DATA FOR PROCESSING
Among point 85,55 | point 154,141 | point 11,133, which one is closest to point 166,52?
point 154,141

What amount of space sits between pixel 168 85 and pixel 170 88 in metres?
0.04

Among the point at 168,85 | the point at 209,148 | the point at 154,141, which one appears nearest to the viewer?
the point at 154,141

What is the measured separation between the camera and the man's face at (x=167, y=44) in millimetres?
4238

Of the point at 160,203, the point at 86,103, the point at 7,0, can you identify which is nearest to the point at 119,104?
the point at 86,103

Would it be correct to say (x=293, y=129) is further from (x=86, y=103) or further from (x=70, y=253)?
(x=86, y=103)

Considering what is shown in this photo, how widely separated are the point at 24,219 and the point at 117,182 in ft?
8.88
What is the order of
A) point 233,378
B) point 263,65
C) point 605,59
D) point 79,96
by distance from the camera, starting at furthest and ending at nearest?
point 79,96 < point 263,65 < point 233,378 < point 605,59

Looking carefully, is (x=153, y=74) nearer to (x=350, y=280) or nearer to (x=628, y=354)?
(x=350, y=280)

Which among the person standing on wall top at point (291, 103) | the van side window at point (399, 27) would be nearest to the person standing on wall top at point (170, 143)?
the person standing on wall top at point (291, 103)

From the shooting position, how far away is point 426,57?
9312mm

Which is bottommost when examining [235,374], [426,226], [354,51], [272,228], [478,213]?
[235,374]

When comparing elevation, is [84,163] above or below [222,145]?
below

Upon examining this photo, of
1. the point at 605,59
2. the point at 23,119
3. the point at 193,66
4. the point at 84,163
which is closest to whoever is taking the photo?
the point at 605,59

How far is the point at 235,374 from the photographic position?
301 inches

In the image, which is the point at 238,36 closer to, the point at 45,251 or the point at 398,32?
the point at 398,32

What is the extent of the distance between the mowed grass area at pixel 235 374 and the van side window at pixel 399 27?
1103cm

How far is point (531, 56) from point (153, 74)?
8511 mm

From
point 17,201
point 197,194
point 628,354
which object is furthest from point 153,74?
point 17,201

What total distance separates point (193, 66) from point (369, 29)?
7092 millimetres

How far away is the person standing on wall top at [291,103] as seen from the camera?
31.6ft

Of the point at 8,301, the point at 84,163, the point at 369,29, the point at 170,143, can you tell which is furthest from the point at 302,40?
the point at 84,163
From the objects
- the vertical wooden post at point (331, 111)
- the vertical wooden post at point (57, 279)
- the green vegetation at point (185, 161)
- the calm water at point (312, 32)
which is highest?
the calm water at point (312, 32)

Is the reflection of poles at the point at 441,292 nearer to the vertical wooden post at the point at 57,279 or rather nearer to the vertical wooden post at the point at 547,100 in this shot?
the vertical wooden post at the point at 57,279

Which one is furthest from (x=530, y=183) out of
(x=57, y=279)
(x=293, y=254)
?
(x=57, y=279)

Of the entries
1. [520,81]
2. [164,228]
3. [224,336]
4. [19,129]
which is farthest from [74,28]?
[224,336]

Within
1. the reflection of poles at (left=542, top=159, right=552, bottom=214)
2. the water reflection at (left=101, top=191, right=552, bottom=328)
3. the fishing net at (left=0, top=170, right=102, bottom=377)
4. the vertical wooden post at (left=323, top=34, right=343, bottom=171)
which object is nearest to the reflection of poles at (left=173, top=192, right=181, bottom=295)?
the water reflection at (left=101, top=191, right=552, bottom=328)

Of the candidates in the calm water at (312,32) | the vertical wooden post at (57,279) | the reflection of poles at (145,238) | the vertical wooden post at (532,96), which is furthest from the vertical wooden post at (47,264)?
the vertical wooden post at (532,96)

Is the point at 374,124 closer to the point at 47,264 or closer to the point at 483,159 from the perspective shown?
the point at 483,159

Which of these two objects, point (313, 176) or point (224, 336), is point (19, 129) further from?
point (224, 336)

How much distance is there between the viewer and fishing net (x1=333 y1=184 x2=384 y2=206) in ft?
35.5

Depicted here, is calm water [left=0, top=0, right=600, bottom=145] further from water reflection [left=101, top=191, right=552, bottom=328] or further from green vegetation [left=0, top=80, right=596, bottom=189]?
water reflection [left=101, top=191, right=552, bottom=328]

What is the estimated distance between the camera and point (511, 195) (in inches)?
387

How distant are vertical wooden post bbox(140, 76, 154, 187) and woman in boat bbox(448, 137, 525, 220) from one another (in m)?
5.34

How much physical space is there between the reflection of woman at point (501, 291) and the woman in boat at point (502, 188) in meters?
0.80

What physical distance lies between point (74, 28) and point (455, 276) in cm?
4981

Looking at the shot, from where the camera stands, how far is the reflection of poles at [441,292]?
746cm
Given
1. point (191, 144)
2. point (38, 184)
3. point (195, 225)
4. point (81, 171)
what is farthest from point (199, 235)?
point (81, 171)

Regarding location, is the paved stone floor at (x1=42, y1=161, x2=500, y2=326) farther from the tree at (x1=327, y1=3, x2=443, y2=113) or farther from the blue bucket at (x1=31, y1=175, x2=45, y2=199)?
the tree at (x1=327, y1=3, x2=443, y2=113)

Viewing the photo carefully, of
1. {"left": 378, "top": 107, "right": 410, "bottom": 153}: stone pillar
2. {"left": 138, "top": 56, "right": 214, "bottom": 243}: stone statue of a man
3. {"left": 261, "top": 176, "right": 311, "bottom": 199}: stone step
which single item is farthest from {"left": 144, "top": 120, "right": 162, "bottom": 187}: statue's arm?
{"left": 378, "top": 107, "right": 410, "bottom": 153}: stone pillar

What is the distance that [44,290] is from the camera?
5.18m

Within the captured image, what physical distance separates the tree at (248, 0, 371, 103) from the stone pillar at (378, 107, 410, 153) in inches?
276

--

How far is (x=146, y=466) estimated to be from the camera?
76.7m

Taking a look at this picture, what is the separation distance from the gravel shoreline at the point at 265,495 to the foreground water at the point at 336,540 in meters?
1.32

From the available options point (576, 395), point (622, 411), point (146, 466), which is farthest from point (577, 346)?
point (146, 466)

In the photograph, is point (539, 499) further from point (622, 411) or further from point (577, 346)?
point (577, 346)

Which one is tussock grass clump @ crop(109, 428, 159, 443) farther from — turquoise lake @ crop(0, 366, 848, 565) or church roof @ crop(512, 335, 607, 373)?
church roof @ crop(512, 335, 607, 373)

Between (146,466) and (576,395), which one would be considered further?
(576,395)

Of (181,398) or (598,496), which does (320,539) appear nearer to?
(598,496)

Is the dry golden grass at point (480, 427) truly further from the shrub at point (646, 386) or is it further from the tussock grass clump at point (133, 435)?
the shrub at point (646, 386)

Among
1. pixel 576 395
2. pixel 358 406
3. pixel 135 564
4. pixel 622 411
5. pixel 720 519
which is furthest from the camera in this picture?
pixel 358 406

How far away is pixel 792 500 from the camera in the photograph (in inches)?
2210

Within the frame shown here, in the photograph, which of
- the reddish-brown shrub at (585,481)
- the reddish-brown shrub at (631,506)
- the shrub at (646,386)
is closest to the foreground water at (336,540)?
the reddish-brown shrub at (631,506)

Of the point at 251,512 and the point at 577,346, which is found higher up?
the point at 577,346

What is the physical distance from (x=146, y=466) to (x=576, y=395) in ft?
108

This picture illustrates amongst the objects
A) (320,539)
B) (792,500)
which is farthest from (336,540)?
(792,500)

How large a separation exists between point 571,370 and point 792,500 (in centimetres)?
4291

...

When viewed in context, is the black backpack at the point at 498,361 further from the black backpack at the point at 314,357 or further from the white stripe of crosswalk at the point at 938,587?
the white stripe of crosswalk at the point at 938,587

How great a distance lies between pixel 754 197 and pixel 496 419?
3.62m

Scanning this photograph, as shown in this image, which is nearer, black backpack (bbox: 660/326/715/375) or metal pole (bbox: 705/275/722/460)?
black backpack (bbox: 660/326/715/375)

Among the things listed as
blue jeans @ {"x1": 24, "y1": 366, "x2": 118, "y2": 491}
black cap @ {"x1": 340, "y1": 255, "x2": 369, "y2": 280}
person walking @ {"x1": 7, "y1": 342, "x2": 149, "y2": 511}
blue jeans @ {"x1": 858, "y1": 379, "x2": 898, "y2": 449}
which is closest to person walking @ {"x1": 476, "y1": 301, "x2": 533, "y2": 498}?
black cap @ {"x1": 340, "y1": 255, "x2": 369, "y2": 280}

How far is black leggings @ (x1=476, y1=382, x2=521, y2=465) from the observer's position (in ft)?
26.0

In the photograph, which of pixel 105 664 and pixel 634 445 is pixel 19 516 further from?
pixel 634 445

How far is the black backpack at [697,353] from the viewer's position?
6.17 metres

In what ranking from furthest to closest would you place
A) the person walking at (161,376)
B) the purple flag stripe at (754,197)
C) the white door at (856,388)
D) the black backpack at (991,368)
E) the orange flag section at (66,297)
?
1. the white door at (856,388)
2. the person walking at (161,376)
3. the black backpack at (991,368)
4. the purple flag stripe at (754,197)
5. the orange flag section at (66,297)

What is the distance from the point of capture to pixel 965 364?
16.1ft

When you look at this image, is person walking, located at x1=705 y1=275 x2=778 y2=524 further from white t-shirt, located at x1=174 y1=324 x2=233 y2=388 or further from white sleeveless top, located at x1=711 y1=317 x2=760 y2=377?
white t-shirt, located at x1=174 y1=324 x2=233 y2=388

TASK INSTRUCTIONS
Please copy out every line of the items above that contains the string "crop".

WRITTEN ANSWER
Which one is tussock grass clump @ crop(109, 428, 159, 443) farther from — turquoise lake @ crop(0, 366, 848, 565) or church roof @ crop(512, 335, 607, 373)?
church roof @ crop(512, 335, 607, 373)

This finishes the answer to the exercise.